12 Storage Optimization Part1 Common Data Storage Methods

12 Storage Optimization Part1 Common Data Storage Methods #

Through the foundational knowledge of I/O optimization that I have discussed in the previous columns, I believe you now have an understanding of file systems and disk mechanisms, as well as the advantages and disadvantages of different I/O methods. You should also be able to monitor I/O operations in production.

Rome wasn’t built in a day. While understanding and mastering these foundational knowledge, you must also want to know how to apply this knowledge to write better code.

Today, I will combine some features of the Android system to discuss the advantages and disadvantages of common storage methods in the development process. I hope this can help you make better choices in your daily work.

Basics of Storage in Android #

Before discussing specific storage methods, we should have some basic knowledge about storage-related concepts in the Android system.

1. Android Partitions

Most of the knowledge discussed in I/O optimization is focused on the Linux system. For Android, we should first understand the architecture and purpose of Android partitions. In the familiar Windows world, we usually install the system on the C drive, and then have several partitions for storing applications and data.

The various partitions in Android can be viewed through the /proc/partitions file or the df command. The following image shows the result of running the df command on a Nexus 6 device.

What is a partition? Simply put, a partition is a way to divide the storage of a device into non-overlapping sections, each of which can be formatted separately for different purposes. This allows the system to perform different operations on individual partitions. For example, during system recovery, we don’t want to affect user data stored in the /data partition even if there is a sudden power failure.

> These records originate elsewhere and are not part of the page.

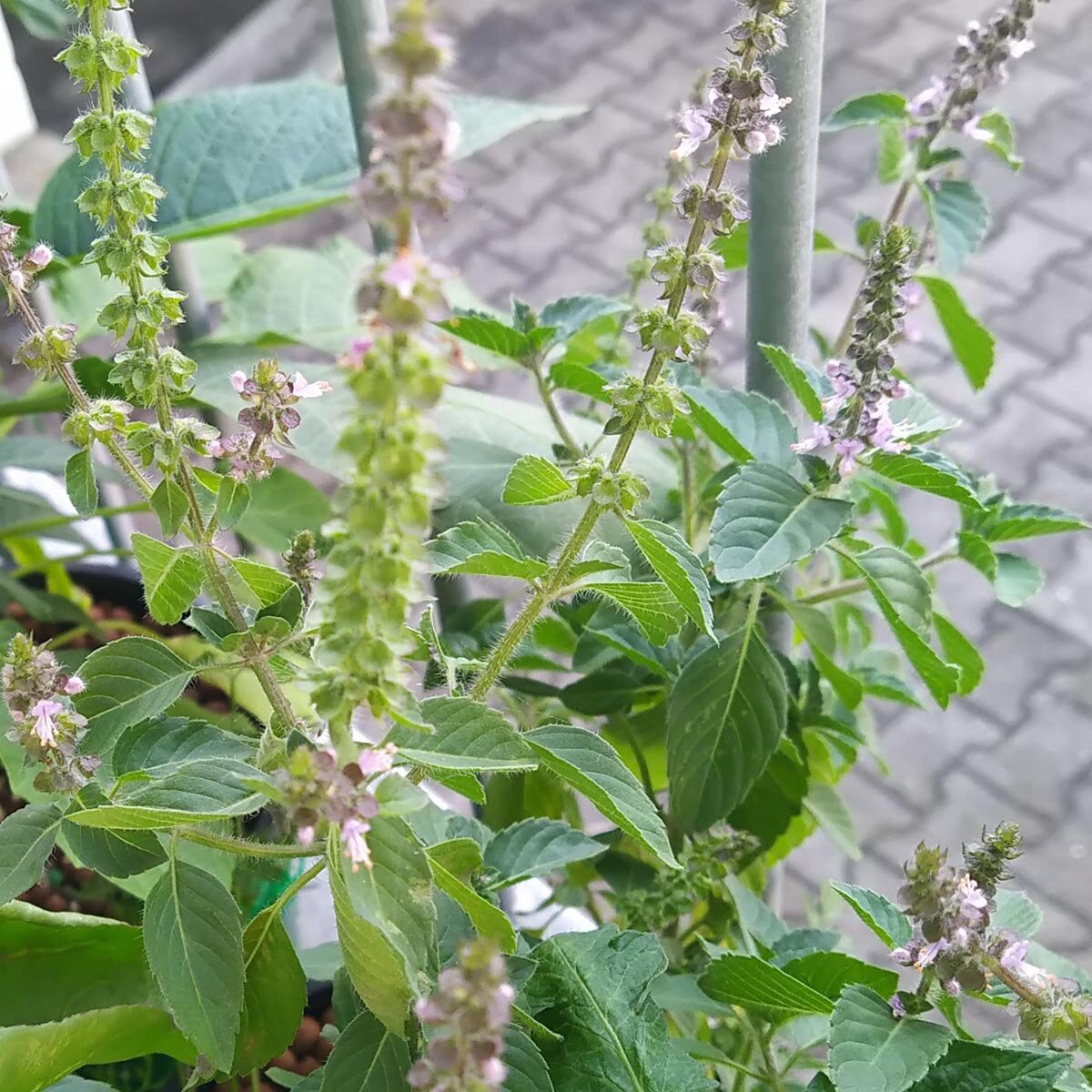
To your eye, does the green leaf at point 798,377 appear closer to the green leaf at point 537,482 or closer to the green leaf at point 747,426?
the green leaf at point 747,426

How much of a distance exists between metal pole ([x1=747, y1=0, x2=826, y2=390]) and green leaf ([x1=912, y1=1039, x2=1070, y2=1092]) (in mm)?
345

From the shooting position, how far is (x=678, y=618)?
588 millimetres

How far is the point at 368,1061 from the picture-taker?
21.2 inches

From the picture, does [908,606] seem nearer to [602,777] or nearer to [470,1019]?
[602,777]

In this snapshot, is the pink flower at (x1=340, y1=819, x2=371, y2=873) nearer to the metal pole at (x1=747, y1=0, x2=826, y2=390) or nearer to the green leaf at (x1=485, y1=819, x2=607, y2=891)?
the green leaf at (x1=485, y1=819, x2=607, y2=891)

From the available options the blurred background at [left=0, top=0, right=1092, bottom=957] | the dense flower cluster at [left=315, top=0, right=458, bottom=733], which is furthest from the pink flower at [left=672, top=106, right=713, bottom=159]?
the blurred background at [left=0, top=0, right=1092, bottom=957]

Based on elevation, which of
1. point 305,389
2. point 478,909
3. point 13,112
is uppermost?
point 13,112

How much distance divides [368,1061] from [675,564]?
235mm

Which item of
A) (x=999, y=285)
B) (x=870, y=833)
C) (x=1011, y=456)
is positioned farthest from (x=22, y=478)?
(x=999, y=285)

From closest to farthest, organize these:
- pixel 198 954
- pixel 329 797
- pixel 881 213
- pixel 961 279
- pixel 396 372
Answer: pixel 396 372 < pixel 329 797 < pixel 198 954 < pixel 961 279 < pixel 881 213

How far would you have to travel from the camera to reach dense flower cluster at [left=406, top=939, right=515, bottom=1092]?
344 millimetres

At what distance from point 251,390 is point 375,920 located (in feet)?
0.71

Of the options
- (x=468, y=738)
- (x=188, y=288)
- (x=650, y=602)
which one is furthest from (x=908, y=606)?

From the table above, you can see that each partition is independent and can use different file systems. The most important partitions are:

/system partition: This is where all the Google-provided Android components are stored. This partition can only be mounted in read-only mode. This is mainly for stability and security reasons, so that even in the event of a sudden power failure, the content of the /system partition remains intact and cannot be tampered with.
/data partition: This is where all user data is stored. It is mainly used for data isolation, which means that during system upgrades and recovery, the entire /system partition is erased but the user data in the /data partition remains unaffected. Performing a factory reset will only erase the data in the /data partition.
/vendor partition: This is where manufacturers store their specific system modifications. Especially after the introduction of the “Treble” project in Android 8.0, manufacturers can update only their /vendor partition during OTA updates, allowing them to update devices to the latest Android version more easily, quickly, and at a lower cost.

2. Storage Security in Android

In addition to data partitioning, storage security is also an important part of the Android system. Storage security primarily focuses on permission control.

First, permission control:

Each application in Android runs within its own application sandbox. Before Android 4.3, these sandboxes used standard Linux protection mechanisms, which defined them by creating unique Linux UIDs for each application. In simple terms, we need to ensure that WeChat cannot access Taobao’s data, and it cannot access certain protected system files without permission.

Starting from Android 4.3, the SELinux (Security Enhanced Linux) mechanism was introduced to further define the boundaries of Android application sandboxes. What’s special about SELinux? Its purpose is to prevent users with root permissions from doing whatever they want. To do anything in the SELinux system, you must first be granted permission in the dedicated security policy configuration file.

Second, data encryption:

In addition to permission control, users are also concerned about the privacy of their data in case of loss or theft. Encryption may be a good choice as it can protect data on lost or stolen devices.

Android has two device encryption methods: full-disk encryption and file-based encryption. Full-disk encryption was introduced in Android 4.4 and enabled by default in Android 5.0. It encrypts/decrypts user data operations in the /data partition and has some impact on performance, but new versions of chips provide direct hardware support.

File-based encryption was introduced in Android 7.0 to address the limitation of file system-based encryption. In this encryption mode, each file is assigned a key derived from the user’s passcode. Specific files cannot be accessed until the screen is unlocked, and remain inaccessible until the user next unlocks the screen.

One might wonder, what is the difference between these two device encryption methods in Android and encryption within an application? Do we still need to individually encrypt sensitive files stored by applications?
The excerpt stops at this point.